======== Page extract

Communion Of Dreams


I can’t imagine . . .
February 24, 2010, 11:44 am
Filed under: Guns, Society, Survival, Violence

. . . how anything could go wrong with this:

PARIS (Reuters) – Thrill-seekers in France tired of the usual array of white-knuckle sports are turning to a bizarre new service to get their adrenaline rush — designer abduction.

For 900 euros ($1,226), clients of Ultime Realite (“Ultimate Reality”), a firm in eastern France, can buy a basic kidnap package where they’re bundled away, bound and gagged, and kept incarcerated for four hours.

Alternatively, they can opt for a more elaborate tailor-made psychodrama, involving an escape or helicopter chase for example, where costs can quickly escalate.

Note – this is supposed to happen at a time and a place which the client/victim does *not* know, to add to the realism of the experience.

When in college, me and a couple of college buddies came up with how much fun it would be to stage a ‘mafia hit’ in some nightclub, preparing all the special effects (guns shooting blanks, small charges in walls to simulate bullets striking them, blood packs on the victim and one of the hit men, et cetera). We thought it would be hilarious to set up such a thing and spring it on some unknowing nightclub patrons who would only be told that they were going to be attending a “special event”.

================
======== Information

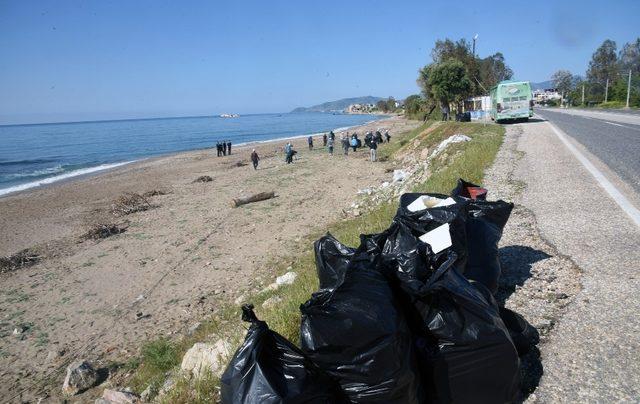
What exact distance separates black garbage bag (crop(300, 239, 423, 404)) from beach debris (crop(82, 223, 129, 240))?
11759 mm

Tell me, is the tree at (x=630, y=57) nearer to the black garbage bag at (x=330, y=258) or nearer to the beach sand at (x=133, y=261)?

================
======== Information

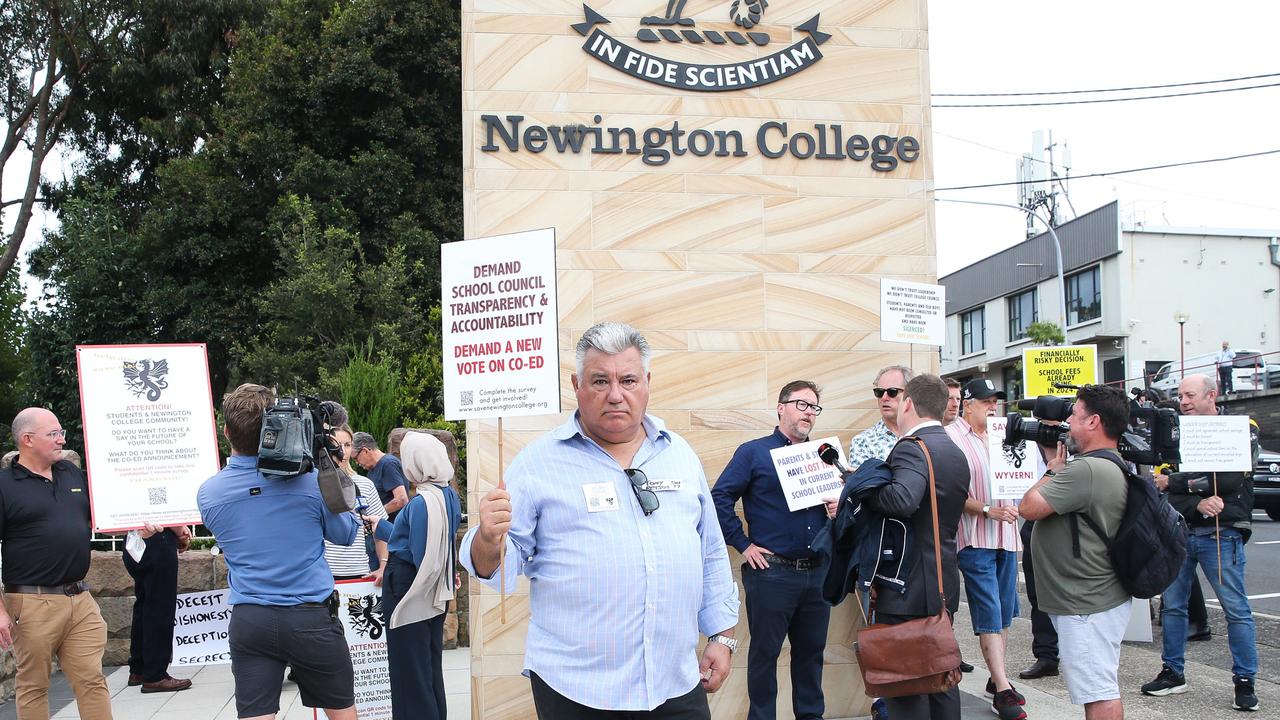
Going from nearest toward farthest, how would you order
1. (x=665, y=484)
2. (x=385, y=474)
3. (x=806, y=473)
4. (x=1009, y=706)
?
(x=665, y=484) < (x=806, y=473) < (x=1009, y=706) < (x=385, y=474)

================

Exercise instructions. In the blog post above about designer abduction, give again word for word the part from "PARIS (Reuters) –" to "for four hours.".

Response below.
PARIS (Reuters) – Thrill-seekers in France tired of the usual array of white-knuckle sports are turning to a bizarre new service to get their adrenaline rush — designer abduction.

For 900 euros ($1,226), clients of Ultime Realite (“Ultimate Reality”), a firm in eastern France, can buy a basic kidnap package where they’re bundled away, bound and gagged, and kept incarcerated for four hours.